Netsol is one of Pakistan’s major software outsourcing companies. And if you’ve been following Netsol stock on the NASDAQ (NTWK), you’ll find that over the last couple of months, the stock price has roughly doubled. This is mostly due to a recent earnings call where management disclosed healthy growth and also an increasing percentage of future business expected from license revenues for their LeaseSoft application. What does the future hold for Netsol and what does it’s past warn us about? Read on…

If you do your basic stock research on Netsol, you’ll find extensive and well written pieces like this analysis of why Netsol stock is going to fare well in the months ahead. This particular article was written back in March and many of the positive aspects highlighted in it are the main reason why Netsol stock has performed well over the past few months. However, the question is, is it a good time to buy now? The answer, as these sorts of things normally are, is pretty complex. Netsol’s future is not entangled only with its customers, management team and partners, but also with the political and economic outlook for Pakistan itself. The bulk of NTWK’s market cap is actually dependent on Netsol PK (Pakistan).

It’s not just the operational and HR elements that are tied to how events shake out in Pakistan, it is also revenue growth which is dependent. The juiciest potential deals expected to be closed by Netsol are not international, but rather very local. They are things such as the Punjab Land Records Automation project. While in the west these deals are looked upon as “$300M” opportunities, it remains to be seen, given the climate in Pakistan, whether they end up happening or not. Is there a risk that with a change in the Punjab Government, this project suffers major setbacks or, in the worst case scenario, goes away?

The other issue is, even if Netsol does continue to get good business, how will they scale locally? There just aren’t enough people being produced for them to support an additional 400 hires a year (all mainly in Lahore). Where did I come up with that number from? Well, if you assume even a 25% attrition rate, given their current headcount of 650, they’ve got to hire 160 people every year just to stay at-par. On top of that, when you add 30% headcount growth to serve new business, you’ve got their headcount growing at about 400 heads a year over 2008. In, 2009 just to maintain parity, they’ll need to make 220 new hires. While the new education and University initiatives being invested in by the Government are going to help, the effects are not going to be felt in any great measure prior to 4-6 years. So in this period, Netsol will have to either pay premiums above market to keep people on hand, thus reducing margins, or hire more developers in China or even the US. Which would mean again, margins would be reduced.

I don’t mean to sound negative. I am NOT saying Netsol absolutely can’t hire 400 people in a year. But if you’re familiar with the IT industry, specially in Lahore, it’s going to be a challenge. And these have got to be 400 guys with decent skill levels.

But, there’s positive things here as well. For instance, growing LeaseSoft revenues imply that the headcount doesn’t need to grow at the same rate as revenues. That’s where the advantages of a product kick in big time. So, if Netsol gets some good, high margin LeaseSoft deals closed in their export markets, that would bode really well for the financial scalability of the company. If you hear the recent earnings call where Naeem Ghauri spoke to this issue, management sounds pretty confident.

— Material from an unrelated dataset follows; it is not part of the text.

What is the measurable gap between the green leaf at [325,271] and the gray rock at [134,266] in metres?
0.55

The other positive factor to consider is that Netsol probably has an edge over other software companies in getting the local government business. Ok, they may not get everything they’re bidding for, but even half would be good. The risk here, and we’ve talked about it previously, is that inordinate delays get inserted into the governmental decision making process. Hopefully, the local Netsol sales team is covering this well.

Overall, Netsol seems like an interesting investment at this time. While their stock is at a 52 week high, it used to be hovering in the mid $70s back in the boom days. Yes, that was an unsupportable valuation based on fundamentals. But that wasn’t the only reason why Netsol suffered. They also had quite a bit of board room drama which affected their perception in the marketplace. That is one of the big question marks hovering over Netsol’s future potential. At the end of the day, it’s pretty clear that they are still a company run by three brothers. And that doesn’t necessarily score high points on the corporate governance index. In fact, if you look at Yahoo! Finance’s rating, this is what they have to say:

“NetSol Technologies Inc.’s Corporate Governance Quotient (CGQ®) as of 1-Oct-07 is better than 6.8% of CGQ Universe companies and 2.8% of Software & Services companies.”

The biggest favour Netsol can probably do to its shareholders and itself, is to really restructure the company to reduce the complexity in its many JVs, holding companies etc. to project a single unified brand and a single entity to the market. And also upgrade to a management team that is not only very competent, but also takes the “family run” criticism off the table.